La convention sur l'avenir de l'Europe avait accouché d'un " Projet de traité établissant une constitution européenne ", expression byzantine dont les deux derniers mots avaient rapidement émergé. On connaît la suite : pareil libellé a rendu incontournable, en fait sinon en droit, le recours au référendum dans de nombreux pays, même lorsque cet instrument était étranger à la culture politique nationale, comme au Royaume-Uni ou aux Pays-Bas. Le projet de traité fut même accusé de " graver dans le marbre " un certain nombre de choix politiques qui, disaient les critiques, n'avaient pas leur place dans un texte constitutionnel. Avec les conséquences que l'on sait...
Dans ces conditions, tout projet de relance était confronté à un écueil : comment répondre au rejet, par les peuples français et hollandais, du traité constitutionnel issu des travaux de la convention ? On pouvait voir là une question de fond : comment répondre aux craintes qui ont été manifestées - et avec quelle force ! - à l'occasion des campagnes référendaires (peur de la mondialisation, de la dissolution de l'identité nationale, de la marginalisation à la suite de l'élargissement, perte du sens de l'intégration dans un environnement international très différent de celui des années 50) ? Cependant, trouver un accord à 27 sur ces questions était une gageure. Faute de pouvoir sauter l'obstacle, les chefs d'Etat et de gouvernement se sont efforcés de le contourner.

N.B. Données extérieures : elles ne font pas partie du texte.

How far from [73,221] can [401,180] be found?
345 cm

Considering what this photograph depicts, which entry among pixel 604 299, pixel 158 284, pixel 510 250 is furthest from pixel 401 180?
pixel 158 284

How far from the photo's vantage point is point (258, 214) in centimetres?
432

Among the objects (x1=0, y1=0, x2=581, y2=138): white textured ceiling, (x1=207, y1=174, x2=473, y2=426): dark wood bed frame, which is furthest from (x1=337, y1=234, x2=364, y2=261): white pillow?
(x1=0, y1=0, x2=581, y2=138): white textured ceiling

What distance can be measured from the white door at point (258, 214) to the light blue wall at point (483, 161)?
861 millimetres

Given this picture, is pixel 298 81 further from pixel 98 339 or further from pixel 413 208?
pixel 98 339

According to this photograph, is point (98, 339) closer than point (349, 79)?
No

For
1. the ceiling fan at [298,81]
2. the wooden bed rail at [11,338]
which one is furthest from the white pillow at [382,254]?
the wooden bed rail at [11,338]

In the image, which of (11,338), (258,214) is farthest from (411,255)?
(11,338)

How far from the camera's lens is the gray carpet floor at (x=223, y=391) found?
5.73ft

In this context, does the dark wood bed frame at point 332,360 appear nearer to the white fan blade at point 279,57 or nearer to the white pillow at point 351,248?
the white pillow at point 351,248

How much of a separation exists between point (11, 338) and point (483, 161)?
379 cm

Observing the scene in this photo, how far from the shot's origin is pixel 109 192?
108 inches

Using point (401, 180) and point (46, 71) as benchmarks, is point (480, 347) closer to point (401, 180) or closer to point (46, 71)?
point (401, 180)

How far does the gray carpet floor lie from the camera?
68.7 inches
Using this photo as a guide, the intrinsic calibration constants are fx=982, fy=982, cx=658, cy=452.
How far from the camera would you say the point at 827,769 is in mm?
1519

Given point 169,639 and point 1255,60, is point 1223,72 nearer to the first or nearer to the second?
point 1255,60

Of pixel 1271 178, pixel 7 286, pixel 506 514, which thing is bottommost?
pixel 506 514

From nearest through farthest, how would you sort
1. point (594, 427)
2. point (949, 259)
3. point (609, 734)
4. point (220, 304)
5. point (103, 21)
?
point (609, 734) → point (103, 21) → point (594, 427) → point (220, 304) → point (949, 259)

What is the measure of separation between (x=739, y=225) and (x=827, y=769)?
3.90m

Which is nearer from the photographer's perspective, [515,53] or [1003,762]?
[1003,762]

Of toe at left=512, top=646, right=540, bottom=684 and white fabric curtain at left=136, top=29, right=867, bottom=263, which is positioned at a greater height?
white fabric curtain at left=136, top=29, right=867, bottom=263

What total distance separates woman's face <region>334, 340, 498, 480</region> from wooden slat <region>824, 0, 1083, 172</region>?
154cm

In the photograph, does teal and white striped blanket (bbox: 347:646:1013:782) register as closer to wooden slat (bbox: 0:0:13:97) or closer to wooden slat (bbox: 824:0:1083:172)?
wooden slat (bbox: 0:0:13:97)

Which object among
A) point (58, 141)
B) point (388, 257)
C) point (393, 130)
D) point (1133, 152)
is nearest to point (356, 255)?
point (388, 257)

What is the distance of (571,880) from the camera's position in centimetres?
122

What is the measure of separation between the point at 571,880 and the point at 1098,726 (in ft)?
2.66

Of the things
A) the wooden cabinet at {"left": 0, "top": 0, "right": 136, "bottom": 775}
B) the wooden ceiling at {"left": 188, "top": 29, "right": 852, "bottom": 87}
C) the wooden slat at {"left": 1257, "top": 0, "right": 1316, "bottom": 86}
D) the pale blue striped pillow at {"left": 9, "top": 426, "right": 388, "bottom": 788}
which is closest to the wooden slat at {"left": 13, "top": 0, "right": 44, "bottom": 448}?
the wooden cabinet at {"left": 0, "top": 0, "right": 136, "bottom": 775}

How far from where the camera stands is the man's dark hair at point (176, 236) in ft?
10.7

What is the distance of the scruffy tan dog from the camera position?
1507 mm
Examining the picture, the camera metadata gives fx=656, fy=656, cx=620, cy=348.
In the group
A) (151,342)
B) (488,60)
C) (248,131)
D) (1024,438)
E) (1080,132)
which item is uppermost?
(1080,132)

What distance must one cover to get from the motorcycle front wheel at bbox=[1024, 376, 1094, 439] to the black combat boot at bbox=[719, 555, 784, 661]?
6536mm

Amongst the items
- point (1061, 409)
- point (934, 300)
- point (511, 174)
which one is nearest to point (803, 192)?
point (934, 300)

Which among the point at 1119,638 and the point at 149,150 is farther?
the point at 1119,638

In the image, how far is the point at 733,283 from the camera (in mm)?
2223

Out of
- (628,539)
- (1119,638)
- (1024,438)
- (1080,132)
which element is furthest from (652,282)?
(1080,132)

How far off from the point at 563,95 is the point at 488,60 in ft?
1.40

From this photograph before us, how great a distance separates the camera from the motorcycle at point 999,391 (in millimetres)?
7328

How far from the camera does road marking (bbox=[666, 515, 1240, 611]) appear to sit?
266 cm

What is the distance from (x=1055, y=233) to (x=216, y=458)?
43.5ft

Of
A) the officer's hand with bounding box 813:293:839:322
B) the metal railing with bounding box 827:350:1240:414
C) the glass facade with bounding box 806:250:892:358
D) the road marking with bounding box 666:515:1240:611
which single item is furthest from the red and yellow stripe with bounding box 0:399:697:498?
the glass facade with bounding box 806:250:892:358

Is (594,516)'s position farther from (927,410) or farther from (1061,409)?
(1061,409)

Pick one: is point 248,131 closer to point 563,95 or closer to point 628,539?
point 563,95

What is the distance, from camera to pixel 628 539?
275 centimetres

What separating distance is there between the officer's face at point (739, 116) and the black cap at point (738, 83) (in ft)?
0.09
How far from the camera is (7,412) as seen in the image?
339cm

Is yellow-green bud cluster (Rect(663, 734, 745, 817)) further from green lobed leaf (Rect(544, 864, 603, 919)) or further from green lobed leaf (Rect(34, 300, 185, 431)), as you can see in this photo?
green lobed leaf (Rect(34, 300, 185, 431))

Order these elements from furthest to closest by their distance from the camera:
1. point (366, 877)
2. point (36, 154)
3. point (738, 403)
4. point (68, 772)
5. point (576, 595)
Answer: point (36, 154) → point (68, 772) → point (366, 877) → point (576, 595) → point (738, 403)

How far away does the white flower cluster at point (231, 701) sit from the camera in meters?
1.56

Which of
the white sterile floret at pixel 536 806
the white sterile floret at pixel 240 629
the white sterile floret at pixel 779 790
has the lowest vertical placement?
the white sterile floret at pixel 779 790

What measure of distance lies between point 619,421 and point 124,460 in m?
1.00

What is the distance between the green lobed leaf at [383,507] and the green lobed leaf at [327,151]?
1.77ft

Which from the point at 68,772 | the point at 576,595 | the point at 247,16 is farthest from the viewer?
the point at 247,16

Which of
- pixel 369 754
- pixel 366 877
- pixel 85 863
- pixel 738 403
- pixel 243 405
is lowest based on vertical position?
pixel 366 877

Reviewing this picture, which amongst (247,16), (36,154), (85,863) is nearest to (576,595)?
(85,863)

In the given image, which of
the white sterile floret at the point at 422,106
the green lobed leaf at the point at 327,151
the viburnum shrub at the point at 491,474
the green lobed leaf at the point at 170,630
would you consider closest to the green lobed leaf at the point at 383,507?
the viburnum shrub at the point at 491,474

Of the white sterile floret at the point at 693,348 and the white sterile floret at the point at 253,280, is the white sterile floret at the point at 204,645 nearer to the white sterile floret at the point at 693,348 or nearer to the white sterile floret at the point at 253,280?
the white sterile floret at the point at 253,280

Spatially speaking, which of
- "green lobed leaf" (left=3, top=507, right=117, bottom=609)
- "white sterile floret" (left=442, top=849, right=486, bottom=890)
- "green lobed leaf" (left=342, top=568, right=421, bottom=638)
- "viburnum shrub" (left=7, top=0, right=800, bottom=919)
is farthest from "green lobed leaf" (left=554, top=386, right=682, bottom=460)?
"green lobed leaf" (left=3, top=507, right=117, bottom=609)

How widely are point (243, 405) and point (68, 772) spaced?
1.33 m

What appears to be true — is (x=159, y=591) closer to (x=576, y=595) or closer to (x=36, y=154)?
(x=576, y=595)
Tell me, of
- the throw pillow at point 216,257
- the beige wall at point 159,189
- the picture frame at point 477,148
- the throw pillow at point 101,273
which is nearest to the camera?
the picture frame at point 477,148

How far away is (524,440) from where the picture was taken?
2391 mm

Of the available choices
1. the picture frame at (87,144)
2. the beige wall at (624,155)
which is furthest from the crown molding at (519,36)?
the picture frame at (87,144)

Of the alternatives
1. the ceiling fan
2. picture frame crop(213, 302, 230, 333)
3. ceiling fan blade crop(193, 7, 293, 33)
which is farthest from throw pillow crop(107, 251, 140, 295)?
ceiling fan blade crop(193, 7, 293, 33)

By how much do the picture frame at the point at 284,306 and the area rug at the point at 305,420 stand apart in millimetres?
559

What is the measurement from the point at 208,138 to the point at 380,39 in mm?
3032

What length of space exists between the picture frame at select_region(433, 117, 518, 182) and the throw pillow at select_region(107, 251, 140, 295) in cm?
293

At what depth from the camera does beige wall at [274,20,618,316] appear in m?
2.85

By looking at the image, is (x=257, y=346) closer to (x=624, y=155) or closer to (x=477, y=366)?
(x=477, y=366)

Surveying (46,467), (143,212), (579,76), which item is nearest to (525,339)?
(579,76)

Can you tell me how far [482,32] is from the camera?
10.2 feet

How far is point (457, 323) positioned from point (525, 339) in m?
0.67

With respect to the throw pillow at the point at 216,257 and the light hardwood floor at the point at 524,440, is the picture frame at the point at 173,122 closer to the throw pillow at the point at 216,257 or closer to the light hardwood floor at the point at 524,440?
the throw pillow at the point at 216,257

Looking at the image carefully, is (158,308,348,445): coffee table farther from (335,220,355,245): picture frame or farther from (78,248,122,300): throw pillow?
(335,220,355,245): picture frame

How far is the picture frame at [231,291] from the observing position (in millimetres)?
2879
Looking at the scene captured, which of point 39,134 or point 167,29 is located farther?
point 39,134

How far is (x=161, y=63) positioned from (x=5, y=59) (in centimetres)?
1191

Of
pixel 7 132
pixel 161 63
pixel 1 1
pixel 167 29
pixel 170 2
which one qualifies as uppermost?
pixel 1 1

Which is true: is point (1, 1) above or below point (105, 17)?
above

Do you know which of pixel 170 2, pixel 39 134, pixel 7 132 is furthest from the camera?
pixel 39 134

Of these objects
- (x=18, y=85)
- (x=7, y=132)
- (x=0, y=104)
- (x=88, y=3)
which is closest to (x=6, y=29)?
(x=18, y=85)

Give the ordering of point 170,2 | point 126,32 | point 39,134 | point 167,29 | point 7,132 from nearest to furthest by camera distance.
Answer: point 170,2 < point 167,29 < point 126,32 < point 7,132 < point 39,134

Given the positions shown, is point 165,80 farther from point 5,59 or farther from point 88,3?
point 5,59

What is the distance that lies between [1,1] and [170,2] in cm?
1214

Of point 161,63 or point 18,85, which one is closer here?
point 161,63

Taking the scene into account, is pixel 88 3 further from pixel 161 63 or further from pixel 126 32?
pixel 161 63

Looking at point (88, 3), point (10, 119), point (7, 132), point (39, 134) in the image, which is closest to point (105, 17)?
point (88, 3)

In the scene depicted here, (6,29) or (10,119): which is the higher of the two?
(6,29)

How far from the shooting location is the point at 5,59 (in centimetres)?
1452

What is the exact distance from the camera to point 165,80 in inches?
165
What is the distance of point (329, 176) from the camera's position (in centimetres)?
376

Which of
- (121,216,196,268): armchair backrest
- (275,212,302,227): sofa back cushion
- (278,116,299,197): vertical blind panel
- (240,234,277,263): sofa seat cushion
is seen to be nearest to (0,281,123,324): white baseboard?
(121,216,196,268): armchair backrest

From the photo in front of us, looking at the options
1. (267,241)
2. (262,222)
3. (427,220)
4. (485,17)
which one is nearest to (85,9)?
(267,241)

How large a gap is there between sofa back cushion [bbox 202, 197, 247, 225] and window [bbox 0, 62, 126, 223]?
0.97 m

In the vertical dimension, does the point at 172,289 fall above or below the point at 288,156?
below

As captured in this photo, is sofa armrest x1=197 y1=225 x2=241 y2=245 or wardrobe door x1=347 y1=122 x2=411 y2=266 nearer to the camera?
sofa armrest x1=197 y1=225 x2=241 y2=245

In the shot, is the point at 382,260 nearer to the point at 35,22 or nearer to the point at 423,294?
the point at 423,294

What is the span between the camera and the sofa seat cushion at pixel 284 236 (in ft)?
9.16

Le Traité réformateur doit donc se lire comme un traité anti-constitutionnel. Ce mot est ici à prendre au sens premier ; il signifie que l'ambition première du document est d'affirmer que contrairement à son prédécesseur, il n'a aucunement l'ambition d'être vu comme une constitution - ni maintenant, ni plus tard - de façon à ne pas se heurter aux mêmes difficultés. Cela explique la structure du texte : plus de traité intégré, qui prétende faire du passé table rase, mais une longue série d'amendements aux traités existants, qui subsistent donc, même si l'on s'est efforcé de les " simplifier " quelque peu. On n'établit plus une union nouvelle, comme prétendait le faire l'article 1er du projet de constitution, on se contente de réformer celle qui existe, comme le suggère bien la dénomination choisie pour le nouveau traité. Cette ambition réduite explique aussi la disparition de tout symbole qui pourrait apparaître de près ou de loin comme une assimilation de l'Union à une construction étatique : la devise, le drapeau, l'hymne, la référence à un " ministre des Affaires étrangères " (même si la fonction subsiste) ou aux " lois " de l'Union. Exit aussi la disposition sur la primauté du droit de l'Union. Quant à la charte des droits fondamentaux, elle voit sa valeur juridique proclamée à la sauvette, dans les dispositions générales du projet de traité (article 6) - destin paradoxal pour un texte qui avait été voulu pour affirmer de façon visible l'attachement de l'Europe à des valeurs essentielles !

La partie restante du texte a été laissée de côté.